Ya vi el dvd, y practiqué algunas cosas y otras no. Me sirvió para hacerme mi propia versión de pasa a pasa con 3 monedas basándome en el que hace Ponta, pero hay algunas cosas que a él le quedan muy bien pero son un poco inútiles (el vanish, por ejemplo, que además, no es de él, ya se lo vi hacer a Shoot), en el sentido de que no merece la pena el esfuerzo para los ángulos o la poca movilidad que tiene. (Para cámara queda de lujo, eso sí).

Creo que lo que hay que hacer es adaptar lo que ves a ti mismo. A mi forma de presentar magia no le va este estilo tan fluido con el que es fácil perderse y tan orientado a un espectador en frente. Yo necesito pausas y hablar.

Ojo, es una opinión meramente subjetiva.  :Smile1:

----------


## ConnorMG

Veeeeenga yaaa!!!
De donde ha salido este :Confused: ?

##########

#### [LO QUE SE ESPERA]
Responda a estas preguntas sobre el fragmento:
(a) ¿Con cuántas monedas es la versión propia de pasa a pasa que menciona quien escribe el primer mensaje?
(b) ¿A quién dice haber visto hacer ya el vanish?
(c) ¿Qué dos cosas afirma necesitar en su forma de presentar magia?
El listado es material independiente y no guarda relación con el fragmento.

#### [EXTRACTO DEL CONJUNTO]
##########

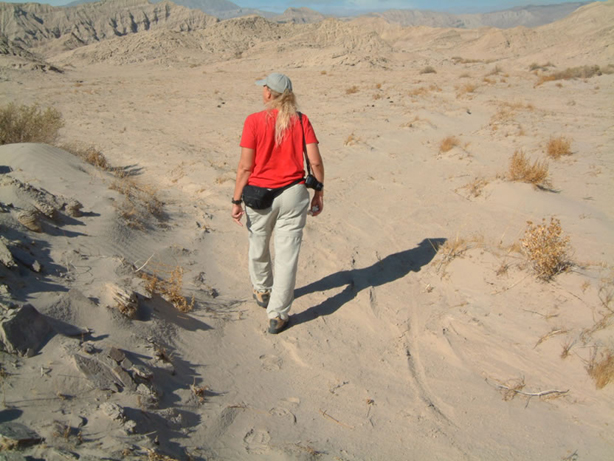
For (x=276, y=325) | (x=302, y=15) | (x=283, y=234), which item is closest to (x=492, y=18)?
(x=302, y=15)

##########

#### [RESPUESTA SOLICITADA]
(a) Con 3 monedas.
(b) A Shoot.
(c) Pausas y hablar.